ТЕКСТ ДЛЯ ЧТЕНИЯ:

**********

Никто не выйдет отсюда живым - Хопкинс Джерри
Американский сценарист предложил Джиму принять участие в итальянском фильме, но Джим отказался, узнав, что там ему тоже предстояло быть звездой, играя рок-певца, который непристойно вёл себя в Лондонском “Albert Hall”.
Затем его старый друг из “Whiskey a Go Go” Элмер Валентайн представил его Стиву МакКвину. Компания МакКвина предлагала ему принять участие в фильме “Адам в шесть утра”, но после первой же встречи с Джимом МакКвин охладел к нему. Видимо, он слишком много говорил, говорил о том, как нужно будет сделать фильм и как переделать сценарий. Хотя он и побрился для разговора, всё же выглядел он нездорово – толстый, бледный после ночного клуба. “Они боялись его пьянства, – вспоминает Элмер, – это было хуже всего”.
Затем Джим познакомился с Джимом Обреем, легендарным экс-президентом телекомпании CBS, известным как Улыбающаяся Кобра, вдохновителем “Машины Любви” Джекквилайн Сьюзанн. В это время Обрей находился на перепутье – между двумя империями шоу-бизнеса (вскоре он будет контролировать MGM).
Сначала он просмотрел два фильма Джима, потом устроил для него ланч в Беверли Хиллз. Среди присутствующих был и разговорчивый личный помощник Обрея Билл Биласко. Когда они попрощались с Джимом, Обрей обратился к Биласко и сказал: “Джим Моррисон обещает стать самой большой кинозвездой следующего десятилетия. Этот парень будет Джеймсом Дином семидесятых ”. Он сказал, чтобы Биласко любой ценой взял его на работу.
Джим вышел после ланча в раздумьи.
Эти ребята говорят, что хотели бы экранизировать пьесу, которую мы писали с Майклом, говорил он своему другу Фрэнку Лишьяндро. – Но на самом деле, я думаю, они просто хотят увидеть меня на экране.
У Джима росло и число проблем с законом. Во Флориде ему пытались вменить смешное обвинение в “сокрытии от правосудия”, и ФБР интенсивно изучала его биографию, обзванивая его бывших друзей и преподавателей Флоридского Государственного университета.

**********

ИСХОДНЫЕ ДАННЫЕ:

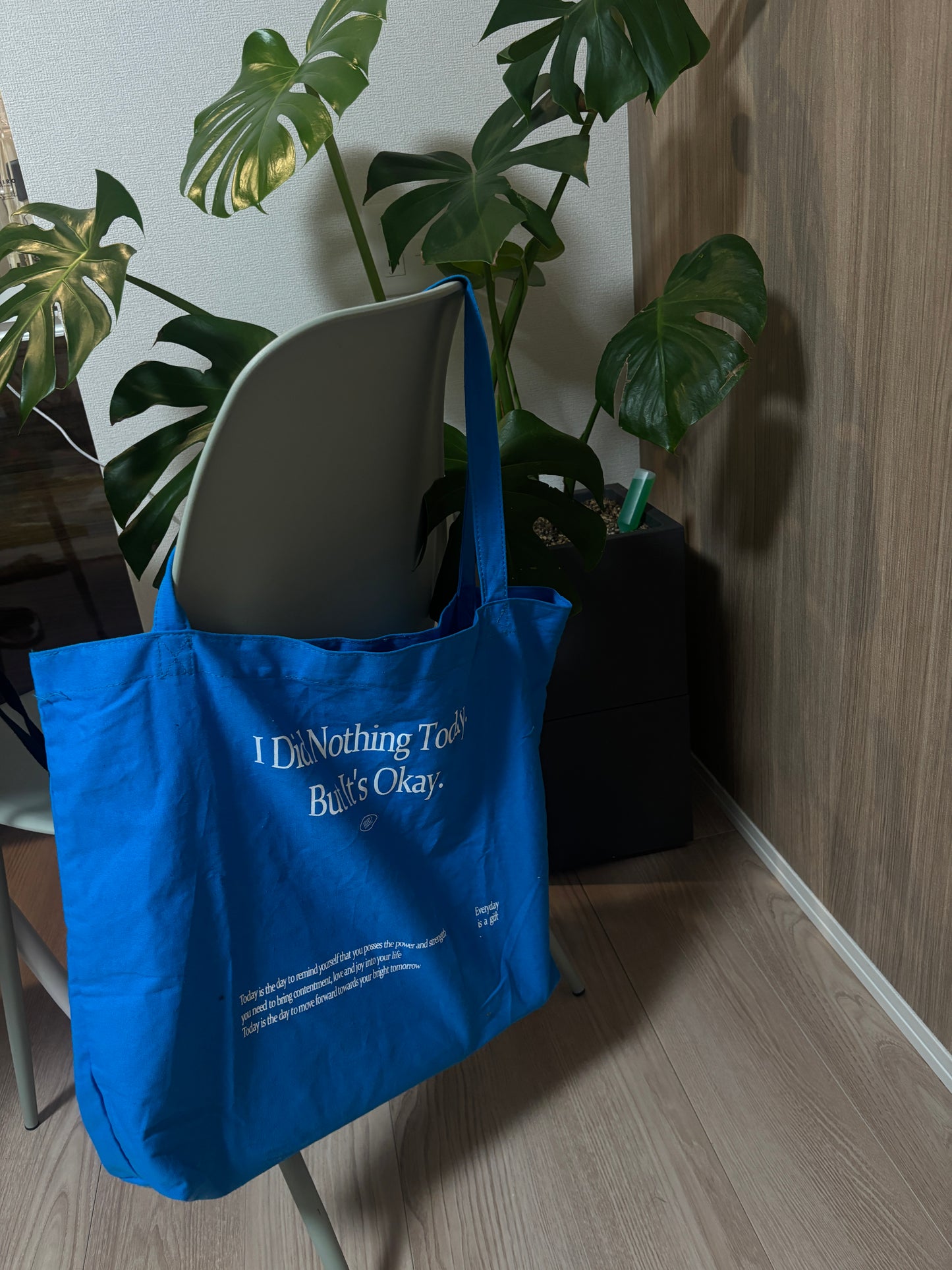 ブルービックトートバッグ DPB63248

**********

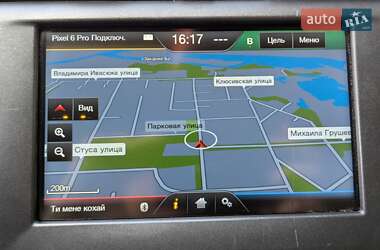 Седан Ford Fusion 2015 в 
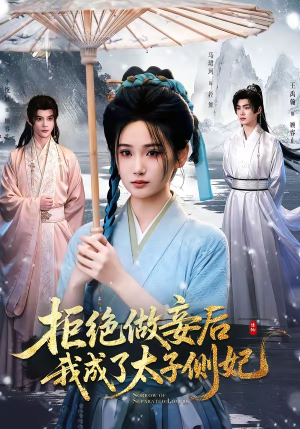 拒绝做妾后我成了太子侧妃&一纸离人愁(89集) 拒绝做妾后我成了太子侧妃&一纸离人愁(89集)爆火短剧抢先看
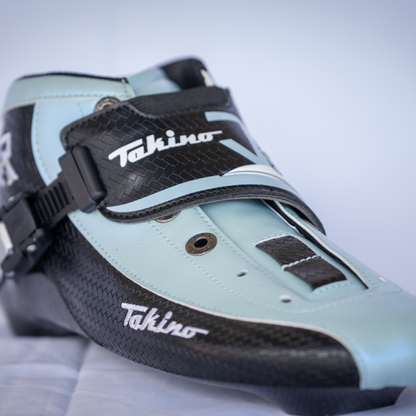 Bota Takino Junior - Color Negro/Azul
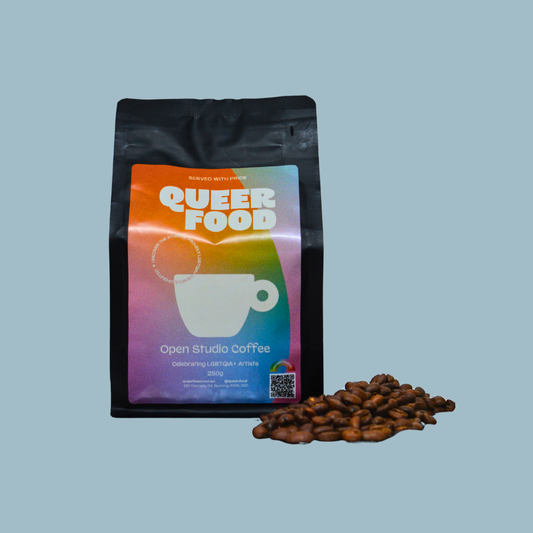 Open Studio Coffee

**********

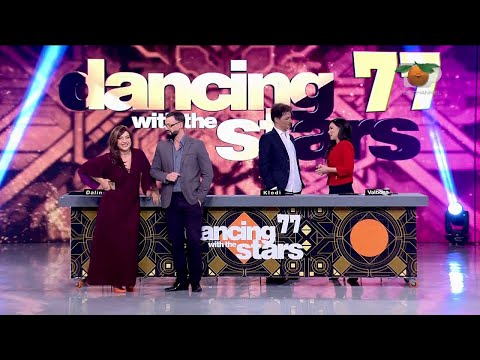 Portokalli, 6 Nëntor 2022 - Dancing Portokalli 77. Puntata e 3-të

**********

ЗАДАНИЕ 1:
Перескажи в двух предложениях отрывок о Джиме Моррисоне.
ЗАДАНИЕ 2:
Продолжи отрывок о Джиме Моррисоне, начиная сразу после его последнего предложения.

ОТВЕТ 1:
Джиму Моррисону предлагали роли в кино, но от итальянского фильма он отказался сам, а Стив МакКвин охладел к нему после первой же встречи. Бывший президент CBS Джим Обрей назвал его будущей самой большой кинозвездой десятилетия и велел Биласко любой ценой взять его на работу, а тем временем у Джима росло число проблем с законом.

ОТВЕТ 2:
9 ноября 1969-го года Джим явился в зал суда в Майами к судье Мюррею Гудману и заявил официальное прошение. Ему установили залог в 5.000 долларов, и судья сказал, что судебный процесс начнётся в апреле следующего года.
11го числа, уже в Лос-Анджелесе, Джим и Памела крупно поссорились. Через несколько часов, в конце дня, Джим вошёл в офис “Doors”. Он огляделся вокруг.
Эй, Леон… Фрэнк… А не поехать ли нам в Фоникс на “Rolling Stones”?
Билл Сиддонз и промоутер “Doors” Рик Линнелль готовили этот концерт, и у Джима было четыре билета в первый ряд. Он позвал ещё Тома Бэйкера, и все четверо, купив упаковку из шести банок пива и бутылку “Courvoisier” на дорогу, отправились в аэропорт.
Меня зовут Райва, – сказала стюардесса, начиная инструктаж перед полётом.
Если тебя зовут Райва, – выкрикнул Бэйкер, – то твоего старика должны звать Старик Райва.
Джим, Леон и Фрэнк стали хором подпевать Тому песню: “Тот старик Райва, он просто крутится…”
Стюардесса заметно смутилась, но начала объяснять, как пользоваться кислородными масками. Когда она уронила одну маску, Том снова закричал: “У моей подруги есть такая же, но она называет её диафрагмой!”
Затем Том отправился в туалет, а на обратном пути уронил в бокал Джима кусок мыла. Джим нажал кнопку вызова стюардессы, а когда она пришла, он жалобно проскулил:
Он бросил мыло в мой бокал.
Ладно, Джим, хорошо, оставь его в покое, я принесу тебе другой.
Вместо этого она привела пилота, который заявил:
– Если вы, молодые люди, не перестанете себя плохо вести, мы вернёмся в Лос-Анджелес, где вы, все четверо, будете арестованы.
Они на какое-то время успокоились, но как только пришла стюардесса по имени Шерри, Том обнял её за талию.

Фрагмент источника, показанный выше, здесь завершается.